■ 文字片段 ■
************

這里.of()方法需要傳入兩個 Time 類型的參數：size 和 slide，前者表示滑動窗口的大小，后者表示滑動窗口的滑動步長。我們這里創建了一個長度為 10 秒、滑動步長為 5 秒的滑動窗口。
滑動窗口同樣可以追加第三個參數，用于指定窗口起始點的偏移量，用法與滾動窗口完全一致。

stream.keyBy(...).window(SlidingProcessingTimeWindows.of(Time.seconds(10), Time.seconds(5))).aggregate(...)

4 窗口函數

定義了窗口分配器，我們只是知道了數據屬于哪個窗口，可以將數據收集起來了；至于收集起來到底要做什么，其實還完全沒有頭緒。所以在窗口分配器之后，必須再接上一個定義窗
口如何進行計算的操作，這就是所謂的“窗口函數”（window functions）。經窗口分配器處理之后，數據可以分配到對應的窗口中，而數據流經過轉換得到的數據類型是 WindowedStream。這個類型并不是 DataStream，所以并不能直接進行其他轉換，而必須進一步調用窗口函數，對收集到的數據進行處理計算之后，才能最終再次得到 DataStream。

************

■ 提供的資料列 ■

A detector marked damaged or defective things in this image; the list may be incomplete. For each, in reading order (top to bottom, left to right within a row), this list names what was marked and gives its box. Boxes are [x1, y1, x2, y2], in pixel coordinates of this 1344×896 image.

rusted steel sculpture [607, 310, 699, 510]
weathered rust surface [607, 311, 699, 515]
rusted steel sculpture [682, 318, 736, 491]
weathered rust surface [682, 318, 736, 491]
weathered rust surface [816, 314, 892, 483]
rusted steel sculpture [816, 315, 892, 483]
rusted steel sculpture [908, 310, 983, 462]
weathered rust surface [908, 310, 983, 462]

************

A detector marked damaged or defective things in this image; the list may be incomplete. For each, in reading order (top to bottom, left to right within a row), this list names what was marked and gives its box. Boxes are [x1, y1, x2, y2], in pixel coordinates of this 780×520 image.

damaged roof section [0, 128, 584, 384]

************

■ 待完成任務 ■
1. 根據文字片段，說明為什麼在窗口分配器之後必須再接上窗口函數。
2. 根據文字片段回答：
(a) 滑動窗口的 .of() 方法所傳入的 size 和 slide 分別表示什麼？
(b) 文中創建的滑動窗口長度和滑動步長各是多少？
(c) 數據流經窗口分配器處理後，轉換得到的數據類型是什麼？
3. 從文字片段關於窗口函數的最後一句之後接著續寫。

■ 練習答案 ■
1. 窗口分配器只確定了數據屬於哪個窗口，並把數據收集起來，但沒有定義收集後要做什麼計算。經窗口分配器處理後得到的類型是 WindowedStream，它不是 DataStream，不能直接進行其他轉換。因此必須調用窗口函數對收集到的數據進行處理計算，才能再次得到 DataStream。

2.
(a) size 表示滑動窗口的大小，slide 表示滑動窗口的滑動步長。
(b) 長度為 10 秒，滑動步長為 5 秒。
(c) WindowedStream。

3.
4.1 增量聚合函數（incremental aggregation functions）

4.1.1 歸約函數（ReduceFunction）

將窗口中收集到的數據兩兩進行歸約。當我們進行流處理時，就是要保存一個狀態；每來一個新的數據，就和之前的聚合狀態做歸約，這樣就實現了增量式的聚合。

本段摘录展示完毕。